Алинка влезла в накинутые на стул джинсы, натянула сверху вязаный мамин свитер и пригладила рукой разметавшиеся волосы. Она совсем успокоилась. Ей нечего бояться. Они вдвоем с отцом должны жить и добиваться успеха ради маминой памяти.

— Я сейчас должен буду отойти.

Алинка на миг замерла, но тут же пришла в себя. Надо, так надо. Чего ей бояться?

— Приду к двенадцати, — Николай Иванович повернулся к ней и как бы испытывающе посмотрел в лицо. — Сейчас, — он мельком взглянул на часы, — без четверти девять. За три часа ты должна будешь приготовить что-нибудь в дорогу. Можешь пожарить курочку, нарежь хлеб, огурчиков помой, ну, — он подошел к ней и по-отечески поцеловал в лобик, — ты уже взрослая и вполне самостоятельная барышня. Разберешься?

Алинка поправила на плечах свитер и грустно улыбнулась.

— А ты?

— А я… — сказал Николай Иванович, снова отходя к окну и думая, что ему непременно необходимо зайти на кладбище и взять с могилки жены хоть маленький камешек, а потом… — Я тоже не останусь без дела. Мне надо забежать к Ворониным, они обещали выплатить сегодня оставшуюся сумму.
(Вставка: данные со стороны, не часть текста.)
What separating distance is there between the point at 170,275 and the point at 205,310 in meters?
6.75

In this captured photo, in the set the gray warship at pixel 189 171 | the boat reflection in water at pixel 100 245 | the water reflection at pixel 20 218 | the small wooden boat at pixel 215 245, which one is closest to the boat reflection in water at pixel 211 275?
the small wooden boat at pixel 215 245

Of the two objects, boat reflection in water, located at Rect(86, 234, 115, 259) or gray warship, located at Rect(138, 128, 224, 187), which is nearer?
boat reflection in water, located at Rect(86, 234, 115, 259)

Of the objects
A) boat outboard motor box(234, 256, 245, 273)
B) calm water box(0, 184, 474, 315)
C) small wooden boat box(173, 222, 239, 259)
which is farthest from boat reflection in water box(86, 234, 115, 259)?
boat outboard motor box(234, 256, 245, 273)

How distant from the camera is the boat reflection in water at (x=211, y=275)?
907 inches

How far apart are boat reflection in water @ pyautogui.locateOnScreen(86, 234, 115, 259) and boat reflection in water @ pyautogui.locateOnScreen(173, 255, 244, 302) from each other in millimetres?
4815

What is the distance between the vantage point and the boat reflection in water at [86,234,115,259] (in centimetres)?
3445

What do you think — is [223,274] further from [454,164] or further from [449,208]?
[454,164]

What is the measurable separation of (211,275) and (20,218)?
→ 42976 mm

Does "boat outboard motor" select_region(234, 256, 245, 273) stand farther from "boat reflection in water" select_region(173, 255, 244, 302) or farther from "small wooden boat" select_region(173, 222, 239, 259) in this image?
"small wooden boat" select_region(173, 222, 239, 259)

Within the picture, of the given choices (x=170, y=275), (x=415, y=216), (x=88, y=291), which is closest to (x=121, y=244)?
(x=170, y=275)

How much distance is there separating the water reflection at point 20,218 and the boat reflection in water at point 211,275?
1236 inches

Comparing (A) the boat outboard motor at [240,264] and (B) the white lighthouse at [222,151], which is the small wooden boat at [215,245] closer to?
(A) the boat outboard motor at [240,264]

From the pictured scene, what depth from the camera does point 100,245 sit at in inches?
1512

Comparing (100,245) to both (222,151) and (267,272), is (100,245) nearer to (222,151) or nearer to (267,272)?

Воронины купили у них дачу. Задарма почти, но времени торговаться не было.

— А еще я забегу в часть, там выписали мне машину. Потом подъедут ребята и загрузят багаж, — он кивнул в сторону стоящих горой тюков. — Проследишь?

— Прослежу, — согласилась Алинка. Ей нравилось, что можно будет заниматься делом, что дел так много и, значит, некогда будет страдать и мучиться. А еще ей нравилось, что отец ей доверяет, совершенно как взрослой. Пока болела мама, Алина хоть и вела хозяйство, но все равно была младшей и подчиненной. А теперь — на равных.

— Я буду ждать машину на вокзале в половине десятого. Там ребята помогут мне все это поставить в контейнер, и на этой же машине я вернусь домой. На все про все, я подсчитал, у меня уйдет три часа… Алинушка, — Николай Иванович шагнул в ее сторону, и Алинка поддалась силе его притяжения. Он снова обнял ее крепко-крепко и, накинув брезентовую плащ-палатку, вышел из квартиры.